Apricot & Candied Jalapeño Pulled Pork {Sliders}

Pulled pork…’nough said, right? This recipe is just kicked up a notch by the addition of apricot preserves and candied jalapenos. Although there is not a pronounced “apricot-y” flavor, the preserves add a touch of sweetness that always works for pulled pork. If you would like additional apricot flavor, simply spread some preserves on the bun before you pile it high place a normal serving size of pork atop. Every once in a while you will bite into a candied jalapeño followed by a gently creeping heat that makes this pork particularly sassy.

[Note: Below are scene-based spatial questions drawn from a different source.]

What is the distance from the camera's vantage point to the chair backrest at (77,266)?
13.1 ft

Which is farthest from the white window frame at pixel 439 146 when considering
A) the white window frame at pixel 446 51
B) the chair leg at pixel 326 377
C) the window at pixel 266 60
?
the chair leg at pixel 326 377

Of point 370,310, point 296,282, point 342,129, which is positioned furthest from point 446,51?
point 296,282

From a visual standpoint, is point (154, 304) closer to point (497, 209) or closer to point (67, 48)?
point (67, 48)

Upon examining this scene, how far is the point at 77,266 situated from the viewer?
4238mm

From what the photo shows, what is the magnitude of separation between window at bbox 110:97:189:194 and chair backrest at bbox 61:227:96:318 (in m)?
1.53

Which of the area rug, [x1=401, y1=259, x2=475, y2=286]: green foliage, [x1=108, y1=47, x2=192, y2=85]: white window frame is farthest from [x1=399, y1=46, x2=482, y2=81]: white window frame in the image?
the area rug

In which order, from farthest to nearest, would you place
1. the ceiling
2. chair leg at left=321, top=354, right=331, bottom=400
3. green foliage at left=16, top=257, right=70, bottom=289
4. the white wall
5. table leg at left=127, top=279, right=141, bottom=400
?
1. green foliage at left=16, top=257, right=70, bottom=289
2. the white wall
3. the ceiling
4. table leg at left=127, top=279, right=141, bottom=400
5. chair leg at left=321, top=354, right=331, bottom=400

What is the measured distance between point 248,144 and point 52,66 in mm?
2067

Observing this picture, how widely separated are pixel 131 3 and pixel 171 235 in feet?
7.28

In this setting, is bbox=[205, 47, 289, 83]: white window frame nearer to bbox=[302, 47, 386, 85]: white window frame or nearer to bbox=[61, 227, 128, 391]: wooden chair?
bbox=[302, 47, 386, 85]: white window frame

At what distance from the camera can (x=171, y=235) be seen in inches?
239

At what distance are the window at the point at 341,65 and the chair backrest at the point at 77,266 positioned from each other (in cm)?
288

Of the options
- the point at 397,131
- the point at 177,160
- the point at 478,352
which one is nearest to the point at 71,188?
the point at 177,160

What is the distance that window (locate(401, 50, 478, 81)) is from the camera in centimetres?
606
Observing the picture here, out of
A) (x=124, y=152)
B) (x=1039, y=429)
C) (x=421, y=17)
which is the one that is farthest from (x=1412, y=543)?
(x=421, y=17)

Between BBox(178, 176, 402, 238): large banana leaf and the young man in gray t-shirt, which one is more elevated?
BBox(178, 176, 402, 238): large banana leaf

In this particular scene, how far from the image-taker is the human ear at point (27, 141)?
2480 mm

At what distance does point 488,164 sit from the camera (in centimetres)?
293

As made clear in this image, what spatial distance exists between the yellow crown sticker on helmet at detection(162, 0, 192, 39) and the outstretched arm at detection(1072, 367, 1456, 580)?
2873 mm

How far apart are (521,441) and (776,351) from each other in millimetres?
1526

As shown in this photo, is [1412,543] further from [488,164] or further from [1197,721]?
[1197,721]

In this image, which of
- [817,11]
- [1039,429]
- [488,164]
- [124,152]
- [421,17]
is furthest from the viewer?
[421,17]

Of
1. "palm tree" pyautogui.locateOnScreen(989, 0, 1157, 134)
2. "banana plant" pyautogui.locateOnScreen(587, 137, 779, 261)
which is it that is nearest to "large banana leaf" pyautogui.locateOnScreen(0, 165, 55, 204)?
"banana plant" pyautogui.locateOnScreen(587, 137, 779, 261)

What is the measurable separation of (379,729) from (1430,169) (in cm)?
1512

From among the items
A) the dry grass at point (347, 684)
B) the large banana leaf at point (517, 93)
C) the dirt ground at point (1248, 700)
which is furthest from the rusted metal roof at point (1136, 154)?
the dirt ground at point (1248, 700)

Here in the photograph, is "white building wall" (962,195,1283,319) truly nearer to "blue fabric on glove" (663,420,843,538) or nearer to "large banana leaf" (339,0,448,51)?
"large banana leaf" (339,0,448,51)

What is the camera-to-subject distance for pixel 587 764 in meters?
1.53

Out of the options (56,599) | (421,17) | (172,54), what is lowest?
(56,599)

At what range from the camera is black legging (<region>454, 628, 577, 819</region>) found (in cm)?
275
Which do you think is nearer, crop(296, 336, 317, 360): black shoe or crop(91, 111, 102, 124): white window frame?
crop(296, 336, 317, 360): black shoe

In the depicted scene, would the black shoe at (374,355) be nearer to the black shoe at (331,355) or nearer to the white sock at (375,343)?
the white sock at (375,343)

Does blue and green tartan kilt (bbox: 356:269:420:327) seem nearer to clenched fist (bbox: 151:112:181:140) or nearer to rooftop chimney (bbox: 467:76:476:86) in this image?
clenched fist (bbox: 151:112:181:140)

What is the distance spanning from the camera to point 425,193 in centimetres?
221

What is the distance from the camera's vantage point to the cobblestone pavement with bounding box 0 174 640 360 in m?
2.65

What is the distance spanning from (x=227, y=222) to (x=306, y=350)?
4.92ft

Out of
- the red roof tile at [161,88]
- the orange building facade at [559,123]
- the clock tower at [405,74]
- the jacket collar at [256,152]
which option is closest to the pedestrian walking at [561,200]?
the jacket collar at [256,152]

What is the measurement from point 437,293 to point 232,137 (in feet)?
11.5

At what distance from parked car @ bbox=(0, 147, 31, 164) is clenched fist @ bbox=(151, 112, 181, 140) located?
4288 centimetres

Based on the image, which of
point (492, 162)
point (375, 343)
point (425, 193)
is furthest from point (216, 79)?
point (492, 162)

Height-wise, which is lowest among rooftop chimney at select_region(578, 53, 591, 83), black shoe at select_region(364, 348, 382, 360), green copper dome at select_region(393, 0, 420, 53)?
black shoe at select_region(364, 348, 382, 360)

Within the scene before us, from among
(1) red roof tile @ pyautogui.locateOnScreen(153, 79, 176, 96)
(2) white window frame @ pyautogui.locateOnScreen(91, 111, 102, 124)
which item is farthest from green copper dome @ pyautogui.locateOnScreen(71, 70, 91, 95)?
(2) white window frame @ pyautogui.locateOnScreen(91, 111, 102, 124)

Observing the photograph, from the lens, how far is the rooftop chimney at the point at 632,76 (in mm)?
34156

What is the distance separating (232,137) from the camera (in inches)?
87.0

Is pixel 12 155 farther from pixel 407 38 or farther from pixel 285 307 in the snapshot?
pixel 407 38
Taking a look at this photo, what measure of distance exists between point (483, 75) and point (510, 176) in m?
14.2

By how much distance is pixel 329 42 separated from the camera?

3 & 1/2 lb {or thereabouts} pork butt or shoulder
1 {18oz or thereabouts} jar apricot preserves
1 small onion
1/2 cup candied jalapeños {you may substitute pickled jalapenos}
1/3 cup chicken stock
1/3 cup apple cider vinegar
1/4 cup barbecue sauce {your fave kind}
2 Tablespoons Dijon mustard
8-10 cloves garlic
Tony Chachere’s seasoning salt
Salt and pepper

Season pork butt with seasoning salt, salt and pepper and rub in all over. Cut a few slits here and there throughout the pork to insert the cloves of garlic. Coarsely chop onion and add to the crock pot along with the next five ingredients. Place pork in the crock pot and turn a few times to cover with ingredients. Place lid on crock pot and cook on low for 8-9 hours. I know, I know, it’s a long time, but believe me, the results are worth the wait. Remove pork from crock pot in a large bowl and allow to cool… enough to handle. Preserve juices/gravy from crock pot in another container. When pork is cooled, shred either with two forks or break apart with your hands. When ready to need store, place in a container with some of the gravy. It is always good to save all the gravy, just in case you need extra later. Serve up on buns and enjoy.